After the comically twisted Psychosomatic and the love song for hair metal – The Drummer - Anthony Neil Smith has created a saga that both plays for real stakes and for keeps, without sacrificing an ounce of the smart assed and twisted sense of humor that has grown a cult around his writing and vision for noir/transgressive fiction.

Like YM, Hogdoggin’s climax leaves space for you to draw your own conclusions. Will there ever be another Lafitte novel? There’s compelling reasons to hope for either answer, but one of the strengths of the Lafitte series thus far is the unwillingness of the author to repeat the experience of the previous book. Hogdoggin’ is NOT Yellow Medicine II, it’s a stand out standalone tragedy of a bad man becoming worse and hoping for better. The road to hell may be paved with good intentions but the road home is paved with blood.

Monday is Hogdoggin' Monday - the day to make your purchase a statement.

4 comments:

Neil said...

Well, gee, Jed. Thanks for ruining the ending of YELLOW MEDICINE for everyone. There go all those sales...

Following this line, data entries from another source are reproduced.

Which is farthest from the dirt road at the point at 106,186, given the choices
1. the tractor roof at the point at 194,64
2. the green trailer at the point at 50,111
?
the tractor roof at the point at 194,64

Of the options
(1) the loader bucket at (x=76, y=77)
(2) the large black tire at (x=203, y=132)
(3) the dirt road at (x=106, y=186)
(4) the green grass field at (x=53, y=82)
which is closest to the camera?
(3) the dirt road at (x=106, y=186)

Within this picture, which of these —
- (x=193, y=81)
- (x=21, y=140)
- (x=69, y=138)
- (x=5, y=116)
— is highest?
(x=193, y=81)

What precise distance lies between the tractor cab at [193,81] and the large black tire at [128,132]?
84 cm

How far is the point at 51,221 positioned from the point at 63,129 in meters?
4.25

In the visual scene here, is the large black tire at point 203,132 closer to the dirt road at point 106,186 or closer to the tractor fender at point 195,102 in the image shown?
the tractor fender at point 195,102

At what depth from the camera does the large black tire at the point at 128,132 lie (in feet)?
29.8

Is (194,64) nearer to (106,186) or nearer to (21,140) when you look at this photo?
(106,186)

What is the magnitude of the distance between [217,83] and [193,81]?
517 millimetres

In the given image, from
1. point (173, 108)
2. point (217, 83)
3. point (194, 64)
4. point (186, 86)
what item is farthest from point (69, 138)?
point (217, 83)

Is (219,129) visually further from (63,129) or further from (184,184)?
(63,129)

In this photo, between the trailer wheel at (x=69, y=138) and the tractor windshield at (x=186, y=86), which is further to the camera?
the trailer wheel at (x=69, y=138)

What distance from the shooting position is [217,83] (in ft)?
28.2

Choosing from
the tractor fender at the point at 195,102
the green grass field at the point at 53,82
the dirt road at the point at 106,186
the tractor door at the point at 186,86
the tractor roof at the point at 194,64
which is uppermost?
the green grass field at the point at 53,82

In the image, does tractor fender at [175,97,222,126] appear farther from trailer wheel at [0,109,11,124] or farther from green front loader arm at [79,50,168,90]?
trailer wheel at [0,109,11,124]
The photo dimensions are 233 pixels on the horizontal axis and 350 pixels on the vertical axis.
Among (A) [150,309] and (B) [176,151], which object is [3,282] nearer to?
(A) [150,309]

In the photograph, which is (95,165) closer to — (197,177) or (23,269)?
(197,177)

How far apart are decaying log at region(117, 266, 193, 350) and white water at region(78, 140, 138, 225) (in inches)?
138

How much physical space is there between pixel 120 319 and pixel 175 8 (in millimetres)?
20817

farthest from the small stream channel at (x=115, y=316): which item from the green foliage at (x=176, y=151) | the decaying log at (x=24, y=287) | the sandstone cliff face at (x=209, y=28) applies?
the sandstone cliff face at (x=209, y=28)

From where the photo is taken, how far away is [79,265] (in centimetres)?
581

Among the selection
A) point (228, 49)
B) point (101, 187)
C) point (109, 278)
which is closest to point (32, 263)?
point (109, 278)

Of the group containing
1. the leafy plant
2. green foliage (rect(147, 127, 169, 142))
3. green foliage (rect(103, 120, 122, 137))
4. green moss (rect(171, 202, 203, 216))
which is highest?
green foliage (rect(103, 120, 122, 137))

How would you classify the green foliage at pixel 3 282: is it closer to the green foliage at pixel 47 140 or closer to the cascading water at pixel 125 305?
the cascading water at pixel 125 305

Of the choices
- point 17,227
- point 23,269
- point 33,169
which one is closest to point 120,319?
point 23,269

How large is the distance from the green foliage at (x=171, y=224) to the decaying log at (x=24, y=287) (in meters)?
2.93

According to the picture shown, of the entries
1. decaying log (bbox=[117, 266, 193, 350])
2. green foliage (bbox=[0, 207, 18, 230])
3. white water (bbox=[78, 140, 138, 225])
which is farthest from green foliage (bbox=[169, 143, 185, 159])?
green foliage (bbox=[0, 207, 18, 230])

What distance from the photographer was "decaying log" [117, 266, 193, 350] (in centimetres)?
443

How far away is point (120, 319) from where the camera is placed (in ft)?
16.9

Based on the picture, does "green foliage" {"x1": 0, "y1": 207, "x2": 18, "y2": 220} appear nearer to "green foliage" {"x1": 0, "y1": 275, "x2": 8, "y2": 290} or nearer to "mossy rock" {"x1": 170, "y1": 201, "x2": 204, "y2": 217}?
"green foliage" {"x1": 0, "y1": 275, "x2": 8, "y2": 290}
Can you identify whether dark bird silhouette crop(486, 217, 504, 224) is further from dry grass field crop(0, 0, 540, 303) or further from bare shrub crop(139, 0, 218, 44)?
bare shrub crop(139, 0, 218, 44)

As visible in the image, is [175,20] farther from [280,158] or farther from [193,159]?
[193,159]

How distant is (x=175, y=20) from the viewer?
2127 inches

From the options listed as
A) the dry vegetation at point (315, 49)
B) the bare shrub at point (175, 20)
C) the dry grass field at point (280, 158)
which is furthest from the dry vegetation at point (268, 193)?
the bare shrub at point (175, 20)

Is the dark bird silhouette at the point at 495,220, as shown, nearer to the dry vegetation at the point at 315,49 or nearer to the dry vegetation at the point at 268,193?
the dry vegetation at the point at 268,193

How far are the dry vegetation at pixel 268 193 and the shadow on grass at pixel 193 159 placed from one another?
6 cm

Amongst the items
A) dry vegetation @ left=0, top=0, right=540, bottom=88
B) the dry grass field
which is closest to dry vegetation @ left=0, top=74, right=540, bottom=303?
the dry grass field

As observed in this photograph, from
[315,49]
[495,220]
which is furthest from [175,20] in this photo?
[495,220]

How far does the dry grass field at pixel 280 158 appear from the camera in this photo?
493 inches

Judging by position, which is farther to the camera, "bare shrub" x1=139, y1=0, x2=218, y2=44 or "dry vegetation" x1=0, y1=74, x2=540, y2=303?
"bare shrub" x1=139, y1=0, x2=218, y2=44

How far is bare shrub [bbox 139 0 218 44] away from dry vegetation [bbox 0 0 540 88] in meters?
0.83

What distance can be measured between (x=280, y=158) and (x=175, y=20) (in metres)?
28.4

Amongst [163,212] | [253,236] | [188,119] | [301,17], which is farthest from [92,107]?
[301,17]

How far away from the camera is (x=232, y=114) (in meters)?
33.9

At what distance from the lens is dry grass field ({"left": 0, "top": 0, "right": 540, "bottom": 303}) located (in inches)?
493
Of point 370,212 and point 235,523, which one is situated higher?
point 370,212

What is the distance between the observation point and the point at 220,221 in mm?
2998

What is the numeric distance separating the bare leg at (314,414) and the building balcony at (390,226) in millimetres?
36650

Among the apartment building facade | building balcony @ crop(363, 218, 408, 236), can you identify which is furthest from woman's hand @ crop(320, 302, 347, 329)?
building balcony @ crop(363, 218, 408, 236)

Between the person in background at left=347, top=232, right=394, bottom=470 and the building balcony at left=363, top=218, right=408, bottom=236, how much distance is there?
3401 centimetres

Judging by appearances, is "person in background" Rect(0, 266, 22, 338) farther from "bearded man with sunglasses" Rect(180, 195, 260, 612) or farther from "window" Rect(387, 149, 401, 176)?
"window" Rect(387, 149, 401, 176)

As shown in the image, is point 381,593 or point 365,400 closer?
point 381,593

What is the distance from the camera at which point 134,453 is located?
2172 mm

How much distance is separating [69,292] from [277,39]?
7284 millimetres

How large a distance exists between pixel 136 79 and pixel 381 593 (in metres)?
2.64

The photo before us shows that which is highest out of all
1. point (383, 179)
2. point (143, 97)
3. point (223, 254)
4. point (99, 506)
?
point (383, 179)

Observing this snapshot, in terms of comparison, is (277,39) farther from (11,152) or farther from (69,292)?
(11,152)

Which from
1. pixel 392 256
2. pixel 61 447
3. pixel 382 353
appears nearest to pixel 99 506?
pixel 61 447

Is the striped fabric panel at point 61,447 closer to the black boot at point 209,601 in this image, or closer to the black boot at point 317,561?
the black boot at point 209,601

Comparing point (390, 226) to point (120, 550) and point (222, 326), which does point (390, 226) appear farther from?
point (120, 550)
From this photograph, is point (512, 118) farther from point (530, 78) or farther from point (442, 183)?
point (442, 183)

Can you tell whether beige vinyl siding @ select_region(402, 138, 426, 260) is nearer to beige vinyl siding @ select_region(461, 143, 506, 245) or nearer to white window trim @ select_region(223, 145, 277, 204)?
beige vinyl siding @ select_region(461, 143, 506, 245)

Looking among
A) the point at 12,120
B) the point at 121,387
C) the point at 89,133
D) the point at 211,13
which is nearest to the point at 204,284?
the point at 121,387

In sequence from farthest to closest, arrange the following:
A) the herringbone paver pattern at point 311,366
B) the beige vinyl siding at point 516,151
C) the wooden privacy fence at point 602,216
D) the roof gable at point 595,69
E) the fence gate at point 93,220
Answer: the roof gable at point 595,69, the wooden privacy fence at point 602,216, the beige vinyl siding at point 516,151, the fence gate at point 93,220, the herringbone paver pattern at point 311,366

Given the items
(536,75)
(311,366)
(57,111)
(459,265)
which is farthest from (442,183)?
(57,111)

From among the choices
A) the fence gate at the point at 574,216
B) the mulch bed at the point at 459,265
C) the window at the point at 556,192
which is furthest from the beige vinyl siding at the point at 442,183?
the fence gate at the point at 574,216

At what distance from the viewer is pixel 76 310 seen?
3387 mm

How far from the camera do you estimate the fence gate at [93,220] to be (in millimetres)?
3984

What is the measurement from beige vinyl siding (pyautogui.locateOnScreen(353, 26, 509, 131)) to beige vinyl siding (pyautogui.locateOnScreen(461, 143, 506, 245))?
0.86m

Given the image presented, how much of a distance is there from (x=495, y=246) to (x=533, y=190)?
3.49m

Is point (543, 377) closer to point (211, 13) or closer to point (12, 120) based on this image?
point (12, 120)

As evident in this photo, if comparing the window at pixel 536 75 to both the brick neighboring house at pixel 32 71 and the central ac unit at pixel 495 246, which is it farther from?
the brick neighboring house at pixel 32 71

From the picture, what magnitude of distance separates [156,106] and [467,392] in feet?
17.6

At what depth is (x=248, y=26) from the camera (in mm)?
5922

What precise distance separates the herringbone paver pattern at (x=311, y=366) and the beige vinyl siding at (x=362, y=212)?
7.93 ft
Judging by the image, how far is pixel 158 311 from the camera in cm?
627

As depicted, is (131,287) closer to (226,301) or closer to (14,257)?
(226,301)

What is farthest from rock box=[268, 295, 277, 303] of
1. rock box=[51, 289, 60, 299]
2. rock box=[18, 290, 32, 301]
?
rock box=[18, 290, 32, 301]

Kidding. Thx for the love. I tried my best, and coming from you, the kind words mean a ton.

David Cranmer said...

I'm looking forward to Hogdoggin’ and have to say this is the most excitement I've seen for a novel in some time.

Gordon Harries said...

It's a really good book, tis true.

Congrats on makeing it to the end of the rally Neil and publication day being so near can't suck either.

Gordon.

Frank Bill said...

Well I've a reader's copy and I bought the original at the reading. This book is Neil's break-through-all-the-bullshit-of -summer-reading book. Put this up against Patterson or Koontz and watch them all burn and bleed. Trust me, you buy it. Start on the first page, it'll be hard to put down. Neil you are the man!!